Okay. Here's my alternative explanation. Up until the 1960s, the vast majority of changes in workforce productivity were in non-clerical jobs. Clerical productivity pretty much stagnated. Beginning in the '60s, all kinds of changes in office systems started showing up. I tend to think that the first major change was the Xerox copier, but it might have been the telephone switchboard. To say that secretaries embraced those changes would be to vastly understate the reaction. And then came the electric typewriter. And the IBM Selectric. And the IBM PC. And WordStar and Lotus 1-2-3, each of which was a really great addition to the workplace. And computer networking, the internet and T-1 lines, and... Clerical productivity soared over a period of about 30 years. A study from 1986 shows how the clerical sector "The most numerous occupational group in the economy" was responding to new technology at that time. It also shows the slowing growth of the sector, even while businesses were expanding.
When you make farming, or auto production, or packaging, or pretty much anything that produces a consumable product more efficient, that means you can produce more product with the same workforce. When you make clerical work more efficient, it means that you need fewer clerical workers, and most of those you do need are for work which requires less training than it did before. When a secretary/typist is a perk of upper management rather than a necessity for anyone who generates correspondence or reports, that's a major change in staffing.

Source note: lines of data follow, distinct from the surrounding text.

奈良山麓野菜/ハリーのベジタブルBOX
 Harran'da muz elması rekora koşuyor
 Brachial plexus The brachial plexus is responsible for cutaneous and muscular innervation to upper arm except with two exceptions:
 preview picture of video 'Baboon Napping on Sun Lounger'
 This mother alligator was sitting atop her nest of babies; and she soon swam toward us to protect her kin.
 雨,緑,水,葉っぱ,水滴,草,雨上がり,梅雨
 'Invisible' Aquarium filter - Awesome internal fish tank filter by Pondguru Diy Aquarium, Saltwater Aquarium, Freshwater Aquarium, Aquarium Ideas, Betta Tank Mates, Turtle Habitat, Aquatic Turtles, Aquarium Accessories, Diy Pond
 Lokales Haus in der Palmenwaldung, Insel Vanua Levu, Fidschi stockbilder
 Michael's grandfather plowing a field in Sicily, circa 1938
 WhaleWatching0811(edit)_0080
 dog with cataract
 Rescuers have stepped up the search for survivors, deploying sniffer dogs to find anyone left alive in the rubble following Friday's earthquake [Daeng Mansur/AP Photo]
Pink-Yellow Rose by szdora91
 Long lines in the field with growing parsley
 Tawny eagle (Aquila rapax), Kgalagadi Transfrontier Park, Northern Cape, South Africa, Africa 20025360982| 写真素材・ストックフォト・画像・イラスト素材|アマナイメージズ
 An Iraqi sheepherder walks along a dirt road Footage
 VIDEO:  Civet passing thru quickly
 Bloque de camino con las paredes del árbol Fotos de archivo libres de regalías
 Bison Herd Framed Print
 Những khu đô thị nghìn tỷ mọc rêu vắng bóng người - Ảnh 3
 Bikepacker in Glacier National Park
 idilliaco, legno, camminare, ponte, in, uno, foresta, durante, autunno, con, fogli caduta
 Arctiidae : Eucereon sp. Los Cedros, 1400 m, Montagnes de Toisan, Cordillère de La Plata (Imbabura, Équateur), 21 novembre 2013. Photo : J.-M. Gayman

My guess (and it's only a guess) is that the shift in clerical productivity and the downgrading of the average clerical position accounts for about half of the discrepancy between 1970 and 1990. The rest of it? Well, when efficiencies in production in consumable products get to the point that you can outproduce the needs of your consumers even with a reduced workforce, the incentives for increasing production tend to vanish pretty rapidly. Once that happens, it's a buyer's market in employment. If you don't have to worry about competing with other companies to hire good people, the incentives that would make you offer more money and better perks to hire someone vanish just as fast. I think we hit that tipping point in productivity in a lot of industries in the '80s (maybe even earlier), and the number of industries in which it's happened has been growing ever since.
None of this means the current situation is a good one, only that, one step at a time, each one seemingly a pretty good idea at the time, we've gotten ourselves into a situation where the workforce simply can't use all the people who want to work, at least in the terms we're used to, because we're too good at what we do.
Are there people taking unfair advantage of this? Hell, yes. All over the place. Do we need to do something about it? Hell yes. Did it happen because of some vast 40-year conspiracy? Sorry, but I don't think so.